▸ **Task instructions**:
Quote exactly, and only, the lines from the one containing "How should pixel" through the end of the material below. Skip pictures.

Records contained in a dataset
"""

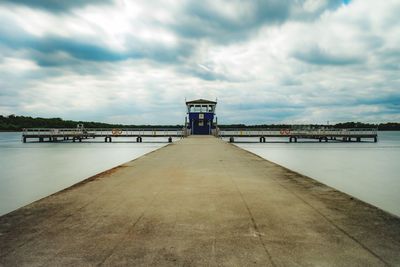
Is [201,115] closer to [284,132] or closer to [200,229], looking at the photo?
[284,132]

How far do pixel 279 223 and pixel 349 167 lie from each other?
64.0 ft

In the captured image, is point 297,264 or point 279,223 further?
point 279,223

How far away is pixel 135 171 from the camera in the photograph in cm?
988

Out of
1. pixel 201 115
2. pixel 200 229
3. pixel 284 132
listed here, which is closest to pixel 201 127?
pixel 201 115

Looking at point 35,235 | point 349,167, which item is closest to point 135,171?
point 35,235

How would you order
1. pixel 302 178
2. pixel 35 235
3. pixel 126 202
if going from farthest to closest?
pixel 302 178 < pixel 126 202 < pixel 35 235

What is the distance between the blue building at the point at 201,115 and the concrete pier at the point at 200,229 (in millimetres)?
35426

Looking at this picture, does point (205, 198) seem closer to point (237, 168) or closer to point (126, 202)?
point (126, 202)

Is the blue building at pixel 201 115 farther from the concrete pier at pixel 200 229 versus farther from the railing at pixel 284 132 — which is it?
the concrete pier at pixel 200 229

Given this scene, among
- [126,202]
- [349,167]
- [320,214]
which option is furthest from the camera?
[349,167]

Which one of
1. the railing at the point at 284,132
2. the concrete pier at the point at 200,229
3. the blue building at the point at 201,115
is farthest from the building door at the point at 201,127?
the concrete pier at the point at 200,229

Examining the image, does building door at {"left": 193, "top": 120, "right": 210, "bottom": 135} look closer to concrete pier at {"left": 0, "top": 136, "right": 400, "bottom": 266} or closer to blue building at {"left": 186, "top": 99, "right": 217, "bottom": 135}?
blue building at {"left": 186, "top": 99, "right": 217, "bottom": 135}

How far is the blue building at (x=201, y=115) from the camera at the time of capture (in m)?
42.2

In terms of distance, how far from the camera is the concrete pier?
3254 millimetres
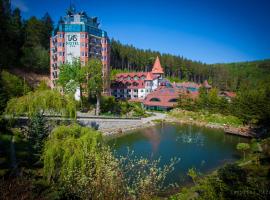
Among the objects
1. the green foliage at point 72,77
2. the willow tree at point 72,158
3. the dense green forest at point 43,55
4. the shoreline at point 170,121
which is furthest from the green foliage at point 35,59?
the willow tree at point 72,158

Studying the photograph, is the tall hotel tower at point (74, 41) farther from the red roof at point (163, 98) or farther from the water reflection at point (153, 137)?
the water reflection at point (153, 137)

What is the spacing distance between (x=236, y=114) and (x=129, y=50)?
63824 millimetres

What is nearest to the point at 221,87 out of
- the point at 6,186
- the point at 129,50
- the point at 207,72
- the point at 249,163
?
the point at 207,72

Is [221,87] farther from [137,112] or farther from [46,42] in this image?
[46,42]

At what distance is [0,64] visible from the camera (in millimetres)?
44875

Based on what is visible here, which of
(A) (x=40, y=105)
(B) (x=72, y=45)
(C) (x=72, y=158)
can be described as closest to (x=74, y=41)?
(B) (x=72, y=45)

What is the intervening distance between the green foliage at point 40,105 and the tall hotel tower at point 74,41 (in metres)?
32.0

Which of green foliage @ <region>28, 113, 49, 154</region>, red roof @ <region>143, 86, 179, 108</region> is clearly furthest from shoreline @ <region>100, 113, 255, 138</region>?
green foliage @ <region>28, 113, 49, 154</region>

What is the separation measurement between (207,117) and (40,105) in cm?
3559

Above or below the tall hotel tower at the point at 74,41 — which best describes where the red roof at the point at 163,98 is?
below

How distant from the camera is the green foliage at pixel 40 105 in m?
18.0

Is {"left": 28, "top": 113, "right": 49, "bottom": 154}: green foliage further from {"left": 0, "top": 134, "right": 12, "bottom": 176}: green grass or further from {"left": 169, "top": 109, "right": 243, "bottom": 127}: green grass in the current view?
{"left": 169, "top": 109, "right": 243, "bottom": 127}: green grass

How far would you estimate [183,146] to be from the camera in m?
29.3

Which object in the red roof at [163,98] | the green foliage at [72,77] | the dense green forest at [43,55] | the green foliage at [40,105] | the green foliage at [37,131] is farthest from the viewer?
the red roof at [163,98]
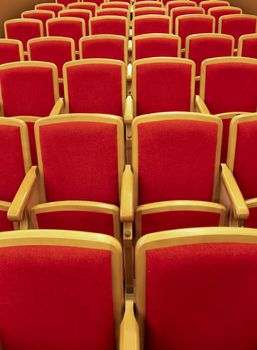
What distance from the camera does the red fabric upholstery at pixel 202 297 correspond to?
0.47 meters

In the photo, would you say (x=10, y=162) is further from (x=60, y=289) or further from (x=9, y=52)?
(x=9, y=52)

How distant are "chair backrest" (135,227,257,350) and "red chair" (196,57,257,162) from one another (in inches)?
27.7

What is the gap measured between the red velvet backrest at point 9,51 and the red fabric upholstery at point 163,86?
554 millimetres

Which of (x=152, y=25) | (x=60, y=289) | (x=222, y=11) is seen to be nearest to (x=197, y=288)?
(x=60, y=289)

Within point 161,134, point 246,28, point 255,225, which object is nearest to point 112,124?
point 161,134

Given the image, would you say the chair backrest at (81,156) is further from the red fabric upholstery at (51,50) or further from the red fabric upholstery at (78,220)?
the red fabric upholstery at (51,50)

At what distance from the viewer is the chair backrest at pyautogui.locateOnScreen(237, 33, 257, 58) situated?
148 centimetres

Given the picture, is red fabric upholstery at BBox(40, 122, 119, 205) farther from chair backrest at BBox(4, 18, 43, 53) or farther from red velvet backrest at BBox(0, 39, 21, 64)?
chair backrest at BBox(4, 18, 43, 53)

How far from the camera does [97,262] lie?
474 millimetres

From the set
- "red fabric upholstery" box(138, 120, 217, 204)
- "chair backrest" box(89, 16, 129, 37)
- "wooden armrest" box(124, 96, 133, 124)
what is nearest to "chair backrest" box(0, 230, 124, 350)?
"red fabric upholstery" box(138, 120, 217, 204)

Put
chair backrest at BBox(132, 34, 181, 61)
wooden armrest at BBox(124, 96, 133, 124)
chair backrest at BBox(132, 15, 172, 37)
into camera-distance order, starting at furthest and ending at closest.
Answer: chair backrest at BBox(132, 15, 172, 37)
chair backrest at BBox(132, 34, 181, 61)
wooden armrest at BBox(124, 96, 133, 124)

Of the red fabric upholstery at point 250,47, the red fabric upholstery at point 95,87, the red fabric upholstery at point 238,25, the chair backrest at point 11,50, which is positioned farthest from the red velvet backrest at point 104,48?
the red fabric upholstery at point 238,25

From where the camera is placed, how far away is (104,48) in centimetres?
147

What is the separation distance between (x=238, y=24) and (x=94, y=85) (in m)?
1.01
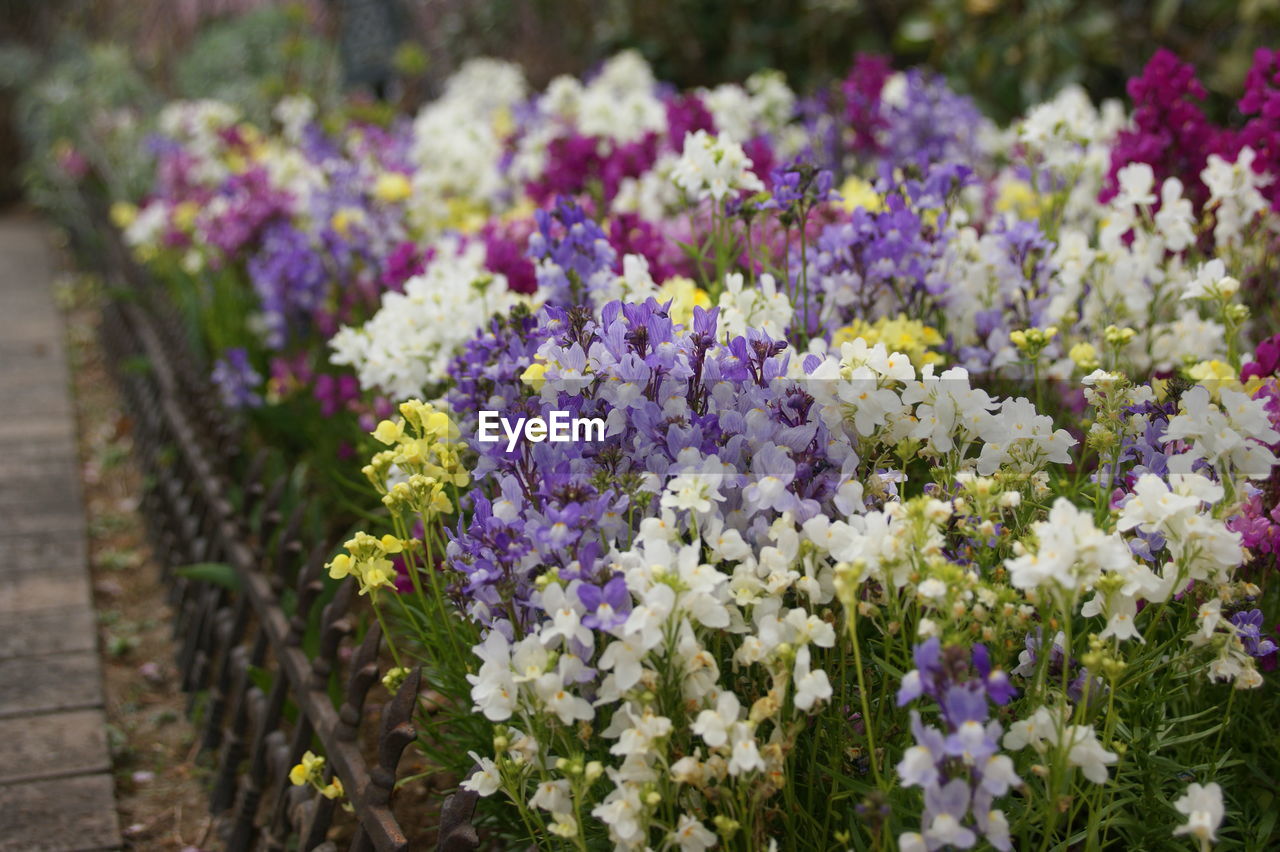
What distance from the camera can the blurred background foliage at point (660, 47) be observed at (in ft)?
16.9

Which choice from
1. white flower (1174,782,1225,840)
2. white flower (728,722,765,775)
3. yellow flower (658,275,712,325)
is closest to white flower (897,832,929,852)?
white flower (728,722,765,775)

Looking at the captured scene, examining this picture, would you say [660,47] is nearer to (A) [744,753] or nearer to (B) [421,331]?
(B) [421,331]

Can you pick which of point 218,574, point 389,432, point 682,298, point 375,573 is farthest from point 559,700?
point 218,574

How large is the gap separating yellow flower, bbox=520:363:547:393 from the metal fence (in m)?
0.42

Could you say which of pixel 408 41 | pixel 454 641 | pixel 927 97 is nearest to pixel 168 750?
pixel 454 641

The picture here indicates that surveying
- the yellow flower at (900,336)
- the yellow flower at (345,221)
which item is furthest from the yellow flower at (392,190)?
the yellow flower at (900,336)

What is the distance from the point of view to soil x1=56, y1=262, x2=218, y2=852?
8.30ft

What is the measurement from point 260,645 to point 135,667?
824 millimetres

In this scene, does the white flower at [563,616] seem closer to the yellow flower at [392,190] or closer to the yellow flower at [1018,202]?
the yellow flower at [1018,202]

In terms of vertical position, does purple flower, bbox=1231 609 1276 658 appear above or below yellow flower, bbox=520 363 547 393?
below

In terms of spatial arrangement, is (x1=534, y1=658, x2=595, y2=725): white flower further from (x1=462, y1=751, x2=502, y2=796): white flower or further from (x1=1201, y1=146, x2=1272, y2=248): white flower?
(x1=1201, y1=146, x2=1272, y2=248): white flower

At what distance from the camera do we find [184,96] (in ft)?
29.2

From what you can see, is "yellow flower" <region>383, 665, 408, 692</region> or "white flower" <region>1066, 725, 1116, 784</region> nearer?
"white flower" <region>1066, 725, 1116, 784</region>

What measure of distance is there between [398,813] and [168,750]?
78 cm
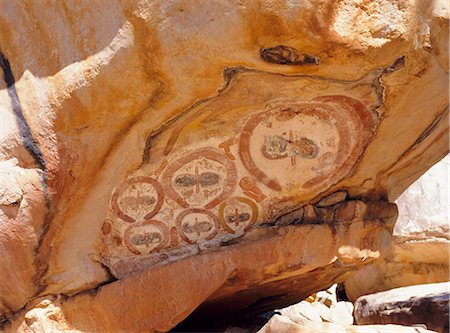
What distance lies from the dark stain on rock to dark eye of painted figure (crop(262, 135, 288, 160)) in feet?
1.21

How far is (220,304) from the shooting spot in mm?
3098

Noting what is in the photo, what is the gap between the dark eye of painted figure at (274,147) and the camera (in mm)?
2664

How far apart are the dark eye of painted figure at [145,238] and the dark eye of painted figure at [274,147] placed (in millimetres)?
498

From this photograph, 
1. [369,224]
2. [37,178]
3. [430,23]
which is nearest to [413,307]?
[369,224]

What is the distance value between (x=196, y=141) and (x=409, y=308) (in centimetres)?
127

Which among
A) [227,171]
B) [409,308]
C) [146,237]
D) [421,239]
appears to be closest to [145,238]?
[146,237]

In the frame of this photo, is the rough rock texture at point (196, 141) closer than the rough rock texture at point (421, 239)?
Yes

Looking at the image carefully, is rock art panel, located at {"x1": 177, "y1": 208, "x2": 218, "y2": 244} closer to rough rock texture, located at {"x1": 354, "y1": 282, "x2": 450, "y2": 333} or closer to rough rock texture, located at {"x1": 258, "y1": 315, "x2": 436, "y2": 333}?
rough rock texture, located at {"x1": 258, "y1": 315, "x2": 436, "y2": 333}

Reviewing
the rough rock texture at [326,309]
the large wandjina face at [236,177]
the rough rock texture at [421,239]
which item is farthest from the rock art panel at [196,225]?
the rough rock texture at [421,239]

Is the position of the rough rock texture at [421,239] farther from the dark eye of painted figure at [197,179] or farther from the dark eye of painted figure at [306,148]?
the dark eye of painted figure at [197,179]

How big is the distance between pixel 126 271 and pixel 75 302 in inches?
8.4

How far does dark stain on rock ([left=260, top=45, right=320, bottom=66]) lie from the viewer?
7.66 feet

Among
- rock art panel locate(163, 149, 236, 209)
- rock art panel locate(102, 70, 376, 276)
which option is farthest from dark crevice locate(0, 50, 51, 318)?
rock art panel locate(163, 149, 236, 209)

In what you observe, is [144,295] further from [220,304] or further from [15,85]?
[15,85]
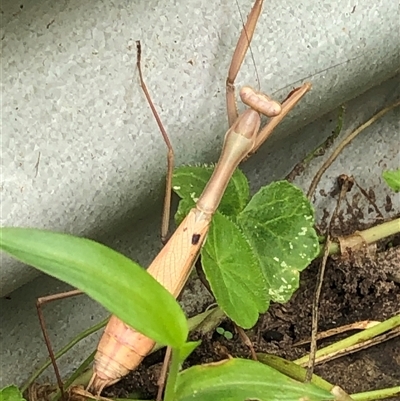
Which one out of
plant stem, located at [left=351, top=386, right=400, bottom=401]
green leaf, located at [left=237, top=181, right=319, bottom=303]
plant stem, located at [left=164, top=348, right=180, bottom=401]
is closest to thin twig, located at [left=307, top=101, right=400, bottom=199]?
green leaf, located at [left=237, top=181, right=319, bottom=303]

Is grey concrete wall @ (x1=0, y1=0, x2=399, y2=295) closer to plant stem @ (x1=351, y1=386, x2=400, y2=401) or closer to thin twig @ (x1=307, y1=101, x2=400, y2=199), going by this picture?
thin twig @ (x1=307, y1=101, x2=400, y2=199)

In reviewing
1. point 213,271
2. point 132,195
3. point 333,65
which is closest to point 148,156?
point 132,195

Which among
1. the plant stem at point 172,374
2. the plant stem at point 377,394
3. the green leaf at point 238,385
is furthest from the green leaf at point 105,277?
the plant stem at point 377,394

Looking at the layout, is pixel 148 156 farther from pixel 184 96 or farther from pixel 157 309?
pixel 157 309

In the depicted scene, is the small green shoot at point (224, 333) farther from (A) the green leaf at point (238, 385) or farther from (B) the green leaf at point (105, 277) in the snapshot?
(B) the green leaf at point (105, 277)

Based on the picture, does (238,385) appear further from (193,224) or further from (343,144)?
(343,144)
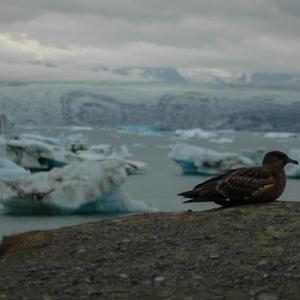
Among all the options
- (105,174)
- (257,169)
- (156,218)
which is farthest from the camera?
(105,174)

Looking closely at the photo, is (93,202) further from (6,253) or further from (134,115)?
(134,115)

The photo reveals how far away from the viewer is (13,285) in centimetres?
322

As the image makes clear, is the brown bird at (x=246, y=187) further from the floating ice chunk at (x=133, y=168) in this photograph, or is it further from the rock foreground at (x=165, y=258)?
the floating ice chunk at (x=133, y=168)

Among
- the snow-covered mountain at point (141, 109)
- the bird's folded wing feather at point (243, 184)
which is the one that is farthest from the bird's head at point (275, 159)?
the snow-covered mountain at point (141, 109)

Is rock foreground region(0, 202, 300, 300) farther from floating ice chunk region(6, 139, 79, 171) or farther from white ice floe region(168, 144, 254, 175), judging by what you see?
white ice floe region(168, 144, 254, 175)

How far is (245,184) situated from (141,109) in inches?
1912

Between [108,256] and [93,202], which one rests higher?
[108,256]

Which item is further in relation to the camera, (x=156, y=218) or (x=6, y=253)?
(x=156, y=218)

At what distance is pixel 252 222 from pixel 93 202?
26.0 ft

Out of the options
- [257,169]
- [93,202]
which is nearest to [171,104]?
[93,202]

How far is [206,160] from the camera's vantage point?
19.4 metres

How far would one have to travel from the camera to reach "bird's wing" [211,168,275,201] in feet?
14.9

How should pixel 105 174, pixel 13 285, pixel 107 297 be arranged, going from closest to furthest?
pixel 107 297
pixel 13 285
pixel 105 174

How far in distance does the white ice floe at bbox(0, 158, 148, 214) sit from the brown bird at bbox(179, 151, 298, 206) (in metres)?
6.90
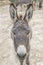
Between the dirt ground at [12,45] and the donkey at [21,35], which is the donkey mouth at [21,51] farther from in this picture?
the dirt ground at [12,45]

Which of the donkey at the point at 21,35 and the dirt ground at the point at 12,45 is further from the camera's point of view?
the dirt ground at the point at 12,45

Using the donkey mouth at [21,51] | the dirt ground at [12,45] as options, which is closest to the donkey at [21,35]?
the donkey mouth at [21,51]

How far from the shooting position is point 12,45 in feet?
20.2

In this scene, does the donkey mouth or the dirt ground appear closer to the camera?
the donkey mouth

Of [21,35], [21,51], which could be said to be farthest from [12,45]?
[21,51]

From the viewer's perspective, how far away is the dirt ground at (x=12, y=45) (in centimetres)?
541

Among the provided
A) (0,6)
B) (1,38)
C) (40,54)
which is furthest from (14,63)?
(0,6)

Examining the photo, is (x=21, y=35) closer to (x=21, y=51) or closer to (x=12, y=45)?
(x=21, y=51)

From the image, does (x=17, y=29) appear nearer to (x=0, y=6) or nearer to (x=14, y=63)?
(x=14, y=63)

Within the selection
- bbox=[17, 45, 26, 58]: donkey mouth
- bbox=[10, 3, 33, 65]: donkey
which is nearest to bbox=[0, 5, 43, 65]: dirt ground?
bbox=[10, 3, 33, 65]: donkey

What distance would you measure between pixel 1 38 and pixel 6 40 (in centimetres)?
27

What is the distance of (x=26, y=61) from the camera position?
16.9 feet

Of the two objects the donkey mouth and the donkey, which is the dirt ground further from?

"""

▸ **Solution**:
How should pixel 105 174, pixel 13 285, pixel 107 297 be arranged, going from closest to furthest?
pixel 107 297
pixel 13 285
pixel 105 174

How far in distance does the white ice floe at bbox(0, 158, 148, 214) sit from the brown bird at bbox(179, 151, 298, 206) (in metres)?
6.90
Between the dirt ground at [12,45] and the donkey at [21,35], which is the donkey mouth at [21,51] farther from in this picture?
the dirt ground at [12,45]

Which of the donkey at the point at 21,35 and the dirt ground at the point at 12,45 is further from the camera's point of view?
the dirt ground at the point at 12,45

Using the donkey mouth at [21,51] | the dirt ground at [12,45] as options, which is closest to the donkey at [21,35]?
the donkey mouth at [21,51]

How far from the shooting position is point 12,45 in feet?
20.2

In this scene, does the donkey mouth or the dirt ground appear closer to the camera?
the donkey mouth

Of [21,35], [21,51], which could be said to be farthest from [12,45]?
[21,51]

From the viewer's perspective, how far away is the dirt ground at (x=12, y=45) (in centimetres)?
541

Among the provided
A) (0,6)
B) (1,38)
C) (40,54)
which is furthest from (14,63)?
(0,6)

Examining the photo, is (x=21, y=35) closer to (x=21, y=51) or closer to (x=12, y=45)?
(x=21, y=51)

From the image, does (x=17, y=29) appear nearer to (x=0, y=6) or nearer to (x=14, y=63)?
(x=14, y=63)

Within the selection
- bbox=[17, 45, 26, 58]: donkey mouth
- bbox=[10, 3, 33, 65]: donkey
which is nearest to bbox=[0, 5, 43, 65]: dirt ground?
bbox=[10, 3, 33, 65]: donkey

What distance would you measure between pixel 1 38 and pixel 6 40 (in centimetres)?
27

What is the distance of (x=26, y=61) from the camera position?
16.9 feet

Of the two objects the donkey mouth and the donkey, which is the dirt ground further from?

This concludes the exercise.